[Begin]

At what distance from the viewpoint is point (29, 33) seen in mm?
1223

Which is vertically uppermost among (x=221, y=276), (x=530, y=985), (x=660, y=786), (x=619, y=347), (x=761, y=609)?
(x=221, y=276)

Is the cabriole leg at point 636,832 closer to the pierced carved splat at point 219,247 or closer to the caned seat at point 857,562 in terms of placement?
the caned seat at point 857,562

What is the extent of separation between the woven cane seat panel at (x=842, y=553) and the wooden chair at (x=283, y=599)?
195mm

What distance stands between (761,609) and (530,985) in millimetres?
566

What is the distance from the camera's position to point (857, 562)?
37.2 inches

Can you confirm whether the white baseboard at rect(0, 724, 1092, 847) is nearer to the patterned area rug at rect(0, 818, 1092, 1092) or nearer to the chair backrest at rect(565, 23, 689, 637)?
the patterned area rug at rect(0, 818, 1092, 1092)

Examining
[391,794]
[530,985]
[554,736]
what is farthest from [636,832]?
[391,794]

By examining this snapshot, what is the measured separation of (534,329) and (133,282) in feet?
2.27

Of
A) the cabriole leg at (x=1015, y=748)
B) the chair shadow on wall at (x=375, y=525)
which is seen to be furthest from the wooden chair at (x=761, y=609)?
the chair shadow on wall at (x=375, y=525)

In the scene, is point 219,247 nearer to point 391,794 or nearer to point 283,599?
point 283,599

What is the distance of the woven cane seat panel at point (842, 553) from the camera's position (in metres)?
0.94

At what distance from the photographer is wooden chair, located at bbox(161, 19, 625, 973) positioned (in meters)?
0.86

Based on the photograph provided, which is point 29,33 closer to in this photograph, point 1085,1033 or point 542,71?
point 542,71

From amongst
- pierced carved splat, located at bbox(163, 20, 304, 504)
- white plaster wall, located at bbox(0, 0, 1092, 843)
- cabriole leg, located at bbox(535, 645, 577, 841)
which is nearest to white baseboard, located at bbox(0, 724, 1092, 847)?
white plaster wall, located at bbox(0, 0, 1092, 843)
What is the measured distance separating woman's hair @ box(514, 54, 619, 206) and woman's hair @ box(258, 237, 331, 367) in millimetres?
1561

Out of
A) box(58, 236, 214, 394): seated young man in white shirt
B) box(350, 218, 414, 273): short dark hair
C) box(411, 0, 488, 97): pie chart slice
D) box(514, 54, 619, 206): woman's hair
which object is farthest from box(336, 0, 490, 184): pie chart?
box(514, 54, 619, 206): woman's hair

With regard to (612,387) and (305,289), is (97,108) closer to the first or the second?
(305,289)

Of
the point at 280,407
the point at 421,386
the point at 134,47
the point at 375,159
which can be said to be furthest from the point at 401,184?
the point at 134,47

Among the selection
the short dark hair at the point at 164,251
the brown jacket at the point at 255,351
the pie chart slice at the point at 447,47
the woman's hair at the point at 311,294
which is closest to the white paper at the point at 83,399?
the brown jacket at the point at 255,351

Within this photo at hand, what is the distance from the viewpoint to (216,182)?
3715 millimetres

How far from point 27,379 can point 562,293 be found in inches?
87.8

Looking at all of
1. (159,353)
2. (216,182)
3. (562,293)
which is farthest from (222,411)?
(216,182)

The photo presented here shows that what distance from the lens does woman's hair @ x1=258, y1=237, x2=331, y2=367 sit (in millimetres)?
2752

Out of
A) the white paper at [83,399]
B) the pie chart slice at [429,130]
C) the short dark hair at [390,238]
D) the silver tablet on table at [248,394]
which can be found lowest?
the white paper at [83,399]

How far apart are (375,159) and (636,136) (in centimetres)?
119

[End]

§ YOUR INSTRUCTIONS
Reproduce verbatim the lines of the entries above, starting at the very first line and ending at the line that contains "37.2 inches", with both of these lines included.

§ WORKED SOLUTION
At what distance from the viewpoint is point (29, 33) seen in mm?
1223

Which is vertically uppermost among (x=221, y=276), (x=530, y=985), (x=660, y=786), (x=619, y=347), (x=761, y=609)?
(x=221, y=276)

Is the cabriole leg at point 636,832 closer to the pierced carved splat at point 219,247 or closer to the caned seat at point 857,562 in terms of placement?
the caned seat at point 857,562

What is the extent of separation between the woven cane seat panel at (x=842, y=553) and the wooden chair at (x=283, y=599)?
195mm

What distance stands between (761,609) and (530,985) in millimetres?
566

What is the distance from the camera's position to point (857, 562)?
37.2 inches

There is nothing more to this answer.